Siderurgia: la sintesi mensile
La sintesi mensile: riportiamo di seguito una breve introduzione dei report di mercato. a cura di siderweb
Tondo – Qualcosa si muove nel mercato del tondo. Le acciaierie tricolori, dopo aver apportato nei mesi scorsi importanti tagli all’output e aver visto recedere le quotazioni fino a 100 euro alla tonnellata base, hanno deciso di dare un segnale al comparto chiedendo un aumento di 30 euro alla tonnellata sui prezzi base. Nei prossimi giorni potremo riscontrare i primi effetti di questo tentativo di rilancio.
Vergella - Non si ferma la discesa delle quotazioni per la vergella. Il mercato infatti è debole con la domanda fortemente rallentata ed i prezzi in calo. Previsioni nere per il prossimo futuro: finché la richiesta non riprenderà vigore, il comparto non riuscirà a rialzare la testa.
Rottame – Discesa finita e inversione della tendenza? Così pare. A fine marzo sembra infatti che il trend discendente che aveva inghiottito i prezzi del rottame sia terminato e che qualche acciaieria tricolore abbia pagato aumenti nell’ordine di 5-10 euro alla tonnellata. Da verificare l’entità di questi rincari.
Rottame inox - Il comparto soffre per la scarsa attività delle acciaierie, che oggi lavorano a ritmi ridotti. In una situazione come questa, i prezzi continuano a seguire un trend discendente. Per il prossimo futuro, gli operatori interpellati si sono detti convinti che i prezzi abbiano già percorso gran parte della china discendente e che ad aprile potrebbe avvenire una stabilizzazione delle quotazioni.
Tubi saldati e tubolari – Non cambia il trend del mercato dei tubi saldati in Italia. Le quotazioni di questi prodotti rimangono depresse e la domanda è fiacca. La richiesta sia dei clienti finali sia dei commercianti continua a viaggiare su livelli bassi. Gli stock, seppur in calo, rimangono alti in relazione al consumo. Per il prossimo futuro le attese sono per una continuazione del trend negativo della domanda. Sul versate dei prezzi il fondo pare ormai vicino. Piani – Continua il momento nero per i piani in Italia. La domanda è al lumicino e le quotazioni seguitano a scivolare verso il basso. Secondo quanto dichiarato da alcuni operatori del settore, il comparto naviga in cattive acque e sembra che non si scorgano dei segnali di miglioramento a breve.

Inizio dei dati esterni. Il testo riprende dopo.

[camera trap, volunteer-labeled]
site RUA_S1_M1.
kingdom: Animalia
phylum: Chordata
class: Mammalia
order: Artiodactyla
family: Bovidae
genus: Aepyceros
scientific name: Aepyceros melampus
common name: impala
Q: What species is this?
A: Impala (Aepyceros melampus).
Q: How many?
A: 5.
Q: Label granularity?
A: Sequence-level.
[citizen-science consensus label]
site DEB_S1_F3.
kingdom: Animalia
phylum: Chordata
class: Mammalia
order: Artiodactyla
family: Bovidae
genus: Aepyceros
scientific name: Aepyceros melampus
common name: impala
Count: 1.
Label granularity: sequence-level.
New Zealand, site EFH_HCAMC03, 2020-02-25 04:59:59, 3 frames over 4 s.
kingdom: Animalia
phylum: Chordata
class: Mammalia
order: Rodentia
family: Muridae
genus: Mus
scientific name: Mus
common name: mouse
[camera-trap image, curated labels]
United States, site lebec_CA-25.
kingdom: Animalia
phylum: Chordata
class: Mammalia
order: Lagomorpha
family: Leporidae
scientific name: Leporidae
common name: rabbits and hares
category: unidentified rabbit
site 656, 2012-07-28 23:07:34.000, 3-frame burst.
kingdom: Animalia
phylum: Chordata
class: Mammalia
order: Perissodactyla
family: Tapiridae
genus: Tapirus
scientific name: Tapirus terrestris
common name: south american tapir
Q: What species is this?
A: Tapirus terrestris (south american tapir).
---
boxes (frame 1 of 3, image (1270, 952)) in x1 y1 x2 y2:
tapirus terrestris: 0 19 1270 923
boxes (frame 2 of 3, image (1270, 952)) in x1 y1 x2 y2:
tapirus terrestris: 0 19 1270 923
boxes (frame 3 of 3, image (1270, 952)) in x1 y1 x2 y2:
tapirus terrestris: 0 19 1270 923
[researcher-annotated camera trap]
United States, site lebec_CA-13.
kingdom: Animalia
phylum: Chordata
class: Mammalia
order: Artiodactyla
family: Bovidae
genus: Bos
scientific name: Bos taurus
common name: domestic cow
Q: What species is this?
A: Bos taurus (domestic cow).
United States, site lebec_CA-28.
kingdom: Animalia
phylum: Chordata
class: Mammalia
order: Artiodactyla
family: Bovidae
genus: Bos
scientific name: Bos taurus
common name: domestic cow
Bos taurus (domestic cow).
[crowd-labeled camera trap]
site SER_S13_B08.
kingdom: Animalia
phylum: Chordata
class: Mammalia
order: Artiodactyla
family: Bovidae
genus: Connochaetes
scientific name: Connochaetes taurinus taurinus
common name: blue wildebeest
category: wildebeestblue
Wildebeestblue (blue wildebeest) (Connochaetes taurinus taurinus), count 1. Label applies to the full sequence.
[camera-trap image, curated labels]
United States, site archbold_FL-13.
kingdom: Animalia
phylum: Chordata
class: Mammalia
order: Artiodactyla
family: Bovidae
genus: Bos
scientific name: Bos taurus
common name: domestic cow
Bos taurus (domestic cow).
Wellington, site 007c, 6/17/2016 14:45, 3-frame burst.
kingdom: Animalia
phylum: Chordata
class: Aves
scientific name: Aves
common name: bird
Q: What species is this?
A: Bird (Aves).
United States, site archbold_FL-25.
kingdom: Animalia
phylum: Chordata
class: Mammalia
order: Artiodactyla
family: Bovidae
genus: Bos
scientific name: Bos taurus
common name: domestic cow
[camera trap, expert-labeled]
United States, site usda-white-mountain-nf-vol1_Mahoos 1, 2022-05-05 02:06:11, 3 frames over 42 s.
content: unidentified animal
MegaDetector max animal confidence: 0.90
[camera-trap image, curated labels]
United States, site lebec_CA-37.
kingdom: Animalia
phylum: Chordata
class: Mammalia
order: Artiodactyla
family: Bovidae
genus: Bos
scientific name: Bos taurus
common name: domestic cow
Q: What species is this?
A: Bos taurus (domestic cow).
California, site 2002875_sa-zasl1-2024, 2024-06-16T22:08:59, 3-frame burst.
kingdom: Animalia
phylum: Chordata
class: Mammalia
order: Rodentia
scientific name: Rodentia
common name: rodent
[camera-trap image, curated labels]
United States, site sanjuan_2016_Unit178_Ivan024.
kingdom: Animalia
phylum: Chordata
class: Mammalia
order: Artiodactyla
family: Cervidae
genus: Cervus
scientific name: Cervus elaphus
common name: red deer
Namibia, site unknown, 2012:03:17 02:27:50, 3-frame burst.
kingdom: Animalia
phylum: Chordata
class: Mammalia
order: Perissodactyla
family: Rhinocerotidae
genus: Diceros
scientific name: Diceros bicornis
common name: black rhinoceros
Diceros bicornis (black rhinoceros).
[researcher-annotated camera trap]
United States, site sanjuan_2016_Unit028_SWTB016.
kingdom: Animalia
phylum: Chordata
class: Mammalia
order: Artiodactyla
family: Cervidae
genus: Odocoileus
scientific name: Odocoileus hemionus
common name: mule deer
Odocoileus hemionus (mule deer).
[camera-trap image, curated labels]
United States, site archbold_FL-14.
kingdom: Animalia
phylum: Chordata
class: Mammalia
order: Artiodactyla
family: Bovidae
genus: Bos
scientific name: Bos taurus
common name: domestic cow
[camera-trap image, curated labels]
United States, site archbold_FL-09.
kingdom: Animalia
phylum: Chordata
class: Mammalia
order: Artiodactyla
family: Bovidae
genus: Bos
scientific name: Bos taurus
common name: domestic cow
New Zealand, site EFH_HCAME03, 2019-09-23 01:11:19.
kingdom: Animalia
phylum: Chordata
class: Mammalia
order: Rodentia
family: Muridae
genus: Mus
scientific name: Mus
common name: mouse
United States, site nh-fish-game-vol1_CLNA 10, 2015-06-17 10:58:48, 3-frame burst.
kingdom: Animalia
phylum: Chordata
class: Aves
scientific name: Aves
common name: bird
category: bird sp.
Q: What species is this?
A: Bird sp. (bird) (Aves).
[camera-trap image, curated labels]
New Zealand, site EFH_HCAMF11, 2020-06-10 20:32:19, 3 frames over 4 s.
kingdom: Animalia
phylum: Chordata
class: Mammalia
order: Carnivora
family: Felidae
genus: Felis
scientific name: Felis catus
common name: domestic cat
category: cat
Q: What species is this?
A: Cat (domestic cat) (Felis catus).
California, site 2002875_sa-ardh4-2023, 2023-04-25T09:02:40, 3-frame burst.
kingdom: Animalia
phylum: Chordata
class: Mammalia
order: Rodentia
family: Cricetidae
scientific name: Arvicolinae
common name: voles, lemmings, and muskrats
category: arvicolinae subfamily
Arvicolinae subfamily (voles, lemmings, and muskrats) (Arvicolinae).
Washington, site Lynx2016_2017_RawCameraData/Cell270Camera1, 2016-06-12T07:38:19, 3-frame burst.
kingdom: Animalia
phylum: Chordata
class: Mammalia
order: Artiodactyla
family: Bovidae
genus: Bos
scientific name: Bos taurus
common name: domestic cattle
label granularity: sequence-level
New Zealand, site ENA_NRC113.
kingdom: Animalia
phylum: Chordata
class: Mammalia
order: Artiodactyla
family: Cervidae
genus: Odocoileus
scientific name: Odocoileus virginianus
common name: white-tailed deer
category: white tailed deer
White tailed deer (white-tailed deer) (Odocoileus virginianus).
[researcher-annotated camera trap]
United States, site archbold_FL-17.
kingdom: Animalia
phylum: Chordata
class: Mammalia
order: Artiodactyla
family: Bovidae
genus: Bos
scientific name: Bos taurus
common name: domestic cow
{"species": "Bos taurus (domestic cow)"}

Laminati mercantili – Rimane in difficoltà il mercato italiano dei laminati mercantili, ma si intravede qualche elemento di novità. Per ciò che concerne i prezzi, sul versante della base si registra un’erosione delle quotazioni. Viceversa sugli extra i produttori paiono più decisi ad applicare gli incrementi annunciati nei mesi scorsi. Per quanto riguarda la domanda, la situazione è ancora bloccata.
Travi - Rimane contraddistinto da un basso livello della domanda il mercato italiano delle travi. A marzo l’inerzia del comparto non è cambiata e la richiesta di materiale rimane depressa. Sul versante dei prezzi si notano due tendenze distinte. Gli extra, infatti, sono oramai consolidati da qualche settimana, viceversa le basi sono ancora in diminuzione.